→ **Exercise description**
In the records below, change "wooden" to "metal" and give every line again with nothing else altered.

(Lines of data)
━━━━━━━━━━━━━━━━

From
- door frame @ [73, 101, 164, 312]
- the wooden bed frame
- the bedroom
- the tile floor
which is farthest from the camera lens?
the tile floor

━━━━━━━━━━━━━━━━

→ **Exercise result**
From
- door frame @ [73, 101, 164, 312]
- the metal bed frame
- the bedroom
- the tile floor
which is farthest from the camera lens?
the tile floor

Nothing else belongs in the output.